I would try doing roughly like this:
Put your OVERLAPPED and the 4k receive buffer into one, like this:
struct recv_buf { OVERLAPPED overlapped; char data[4096]; };
Fire up a couple of threads (like, 5 or 10), and have them do an infinite loop around GetQueuedCompletionStatus, returning when some "special message" is posted to the completion port. The completion port will do the smart one-thread-per-core management for you, as per the documentation.
For each OVL_ACCEPT seen, pull one such recv_buf from an allocator (or list, or whatever). You have accepted a connection, so you want to receive. WSARecv into that structure, using &buf.data, sizeof(buf.data), and &buf.overlapped.
For each OVL_RECV seen, you get back an OVERLAPPED* from GetQueuedCompletionStatus, which is, as you know, really a pointer to a recv_buf (you were not 100% truthful when you told Windows that this was an OVERLAPPED, but you were truthful enough!). So you know where to find the received data, and you know that this buffer is used by you and only you. Nobody else could have gotten back this pointer at this time, so there is no need to lock anything, no need to do any memory management, or anything else. The structure was put into the IOCP's queue exactly once, and now it's no longer in there, you have it.
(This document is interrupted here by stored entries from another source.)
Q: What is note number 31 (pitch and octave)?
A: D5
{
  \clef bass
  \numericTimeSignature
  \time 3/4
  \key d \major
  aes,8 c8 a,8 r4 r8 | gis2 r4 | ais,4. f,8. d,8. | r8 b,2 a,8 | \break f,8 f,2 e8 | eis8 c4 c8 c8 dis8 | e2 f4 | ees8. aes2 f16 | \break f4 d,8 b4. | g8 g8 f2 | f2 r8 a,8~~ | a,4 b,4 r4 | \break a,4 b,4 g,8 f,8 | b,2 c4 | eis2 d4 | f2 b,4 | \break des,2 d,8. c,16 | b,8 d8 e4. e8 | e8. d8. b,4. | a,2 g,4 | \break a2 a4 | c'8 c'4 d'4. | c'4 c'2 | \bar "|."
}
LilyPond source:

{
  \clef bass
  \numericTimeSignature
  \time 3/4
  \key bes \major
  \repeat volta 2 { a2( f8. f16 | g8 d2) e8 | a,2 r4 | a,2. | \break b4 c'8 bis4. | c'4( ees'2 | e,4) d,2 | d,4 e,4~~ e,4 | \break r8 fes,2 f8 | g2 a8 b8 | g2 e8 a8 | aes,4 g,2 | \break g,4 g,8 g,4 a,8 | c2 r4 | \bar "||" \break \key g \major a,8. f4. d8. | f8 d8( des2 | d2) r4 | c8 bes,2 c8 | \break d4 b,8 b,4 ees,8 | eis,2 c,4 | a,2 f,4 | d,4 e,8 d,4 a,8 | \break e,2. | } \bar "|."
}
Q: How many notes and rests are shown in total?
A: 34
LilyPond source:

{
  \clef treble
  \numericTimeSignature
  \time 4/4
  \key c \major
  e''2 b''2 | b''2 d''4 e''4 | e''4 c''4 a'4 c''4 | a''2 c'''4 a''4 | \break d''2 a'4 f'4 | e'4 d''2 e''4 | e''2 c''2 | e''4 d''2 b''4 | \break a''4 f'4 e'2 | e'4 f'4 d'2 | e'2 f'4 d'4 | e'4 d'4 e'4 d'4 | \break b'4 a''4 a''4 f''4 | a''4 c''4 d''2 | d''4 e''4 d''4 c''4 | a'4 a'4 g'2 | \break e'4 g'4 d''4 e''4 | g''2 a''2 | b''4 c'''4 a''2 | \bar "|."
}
Process the buffer, and then WSARecv again using that same recv_buf structure. You still know for sure that nobody else could possibly be using it, so that's fine.
When a socket is closed, return the recv_buf to your allocator (or push it back to a list, or whatever). Someone else will eventually pull and reuse it.
Repeat forever.
When the server should exit, PostQueuedCompletionStatus your "special message" (for example code = 0, length = 0, handle = 0) and WaitForMultipleObjects(thread_handle_array, TRUE, INFINITE). Each thread receiving that message from the IOCP re-posts it (so all threads eventually get to see it) and then simply returns from the thread function.
The only thing that needs to be explicitly threadsafe is the allocator (list, whatever) from which you pull your recv_bufs, everything else is made threadsafe automatically by how the completion port works.
what about sending multiple packets ?